I also explore the LGBTQ+ aspects of football, as well as referees and their mental health issues.
One of my favorite chapters looks at the mental health benefits of football, whether it be playing in the park on a Sunday morning or playing professionally. There are quite a few mental health football teams now where those involved have experienced mental; health issues and who are willng to check in on each other.
I spoke to the manager of Grenfell United, where the team and the wider community help people deal with PTSD and emotional trauma related to the fire. So the book contains some really powerful and hopefully useful information.
What would you say are the three key takeaways from the book?
I think certainly one thing for sure that the book emphasizes is that it’s not a weakness to talk about your mental health. Football is traditionally a very stereotypically macho environment. It’s also traditionally been an environment where any perceived weakness is instantly seized upon.
That said, over the past five to ten years, football has started to view mental health and psychology in a broader sense differently. It is actually an area of strength if you can speak to the psychologist and get these feelings off your chest. If you can feel better about yourself, you’ll play better. It’s quite as simple as that.
Talking about mental health is a strength, not a weakness and that’s brought out by people from this environment. If people like Chris Kirkland, Marcus Bent, and Paul Lambert can speak about their demons for a book, then anyone can.
The second point is the idea that participation in football can help your mental health. You can play at any level play and enjoy it, and there’s always something for everyone. You could be a referee if you really don’t fancy playing, or you could do what I did and volunteer at your local club.

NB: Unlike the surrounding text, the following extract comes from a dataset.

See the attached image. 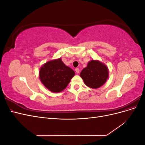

The number of people I know now that I have met through football is huge. Just being part of a community can give your mental health a boost.
Lastly, this book is how I want to spread the word and reach as many people as possible who don’t believe in mental health. Hopefully, I can change their minds and help them learn something. I want to try and go beyond the normal audience for similar books about mental health, so I’m not just preaching to the converted.
With football fans, mental health wouldn’t be at the top of the chat in the pub before or after a game. So, if I can present them with a book about football but with the threads of mental health running through it as if it were a casual bystander, then skeptics may engage with the book and embrace the messages and themes within it. That would be satisfying!
My Mind News is very grateful to Johnnie for taking time out to talk to us about his new book. Match Fit (387 pages) is available to buy on Amazon.
According to Amazon –
“Match Fit takes an in-depth look at mental health in football, from the Premier League down to five-a-side, in the hope of destigmatizing this much-neglected topic, with candid contributions from the likes of Chris Kirkland, Paul Lambert, and Marcus Bent.
Subjects such as the issues facing footballers after retirement and the rise of social media are placed under the microscope, and we discover how being a football fan can benefit your mental health. Seasoned pros discuss the challenges they’ve faced in football, speaking openly about personal experiences most of us wouldn’t associate with the glamour of the beautiful game.
From a grassroots perspective, there are uplifting stories of how people have learned to manage their mental health, with football as a critical tool to help them get through their day-to-day lives. If the interviewees – involved in a sport that has traditionally lauded masculinity and the absence of so-called weakness – can open up about their mental health, then so can anyone.”